** begin SELECTION **

Interning - Python memory optimisation

What is Interning?

Interning is a memory optimisation where Python reuses existing objects for a predefined set of common values, small integers and identifier-like strings, rather than allocating a new object every time the same value appears in your code.

Integer Interning

CPython caches all integers in the range -5 to 256. These are allocated once at startup and reused forever:

  a = 100                        a = 1000
  b = 100                        b = 1000

  Stack      Heap                Stack      Heap
  ─────      ────                ─────      ────
             [ int cache ]
  a ──────►  [ int: 100  ]       a ──────►  [ int: 1000 ]
  b ──────►  ▲                   b ──────►  [ int: 1000 ]
             │                              ▲
             └── same object                └── different objects!
             (cached at startup)            (outside cache range)

# ✅ inside cache range (-5 to 256) — guaranteed same object
a = 100
b = 100
print(a is b)       # True  ← same cached object
print(id(a))        # same address
print(id(b))        # same address

# ❌ outside cache range — separate objects
a = 1000
b = 1000
print(a is b)       # False ← different objects
print(id(a))        # different address
print(id(b))        # different address

# ✅ edge cases — verify the boundaries
print(256 is 256)   # True  ← last cached value
print(257 is 257)   # False ← first uncached value
print(-5  is -5)    # True  ← first cached value
print(-6  is -6)    # False ← first uncached value

String Interning

CPython automatically interns strings that look like identifiers, strings containing only letters, digits, and underscores, not starting with a digit. These are the strings most likely to appear repeatedly as variable names, dictionary keys, and attribute names:

  a = "hello"                    a = "hello world"

** end SELECTION **

## PROBLEMS
**1)** From the interning page, print the passage between "Interning - Python" and "in your code.", inclusive.
**2)** According to the interning page, which range of integers does CPython cache?
**3)** Finish out the next part of the Python interning page, picking up from where it stops.
The entries that come next are separate from the interning page.

** begin DATA ROWS **

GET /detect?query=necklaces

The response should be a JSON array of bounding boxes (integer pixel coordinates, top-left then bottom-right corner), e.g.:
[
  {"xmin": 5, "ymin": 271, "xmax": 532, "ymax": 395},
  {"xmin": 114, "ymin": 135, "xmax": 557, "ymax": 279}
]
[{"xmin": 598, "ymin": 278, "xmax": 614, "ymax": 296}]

** end DATA ROWS **

## RESPONSES TO THE TASKS
**1)**
Interning - Python memory optimisation

What is Interning?

Interning is a memory optimisation where Python reuses existing objects for a predefined set of common values, small integers and identifier-like strings, rather than allocating a new object every time the same value appears in your code.

**2)** -5 to 256

**3)**
  b = "hello"                    b = "hello world"

  Stack      Heap                Stack      Heap
  ─────      ────                ─────      ────

  a ──────►  [ str: "hello" ]    a ──────►  [ str: "hello world" ]
  b ──────►  ▲                   b ──────►  [ str: "hello world" ]
             │                              ▲
             └── same object                └── may be different objects
             (interned — looks             (contains space — not
              like an identifier)           guaranteed to be interned)

# ✅ looks like an identifier — likely interned automatically
a = "hello"
b = "hello"
print(a is b)           # True  ← interned in CPython

a = "hello_world"
b = "hello_world"
print(a is b)           # True  ← interned — only letters and underscore

# ⚠️ does not look like an identifier — not guaranteed
a = "hello world"       # contains a space
b = "hello world"
print(a is b)           # implementation dependent

a = "hello-world"       # contains a hyphen
b = "hello-world"
print(a is b)           # implementation dependent

a = "hello!"            # contains punctuation
b = "hello!"
print(a is b)           # implementation dependent

Forcing Interning with `sys.intern()`

When you know a string will be used repeatedly, as a dictionary key for example, you can force interning explicitly using sys.intern(). This guarantees the string is cached and reused, saving memory and making identity checks reliable:

import sys

# without interning — two separate objects
a = "hello world"
b = "hello world"
print(a is b)           # False ← not guaranteed

# with explicit interning — guaranteed same object
a = sys.intern("hello world")
b = sys.intern("hello world")
print(a is b)           # True  ← explicitly interned

  Without sys.intern()           With sys.intern()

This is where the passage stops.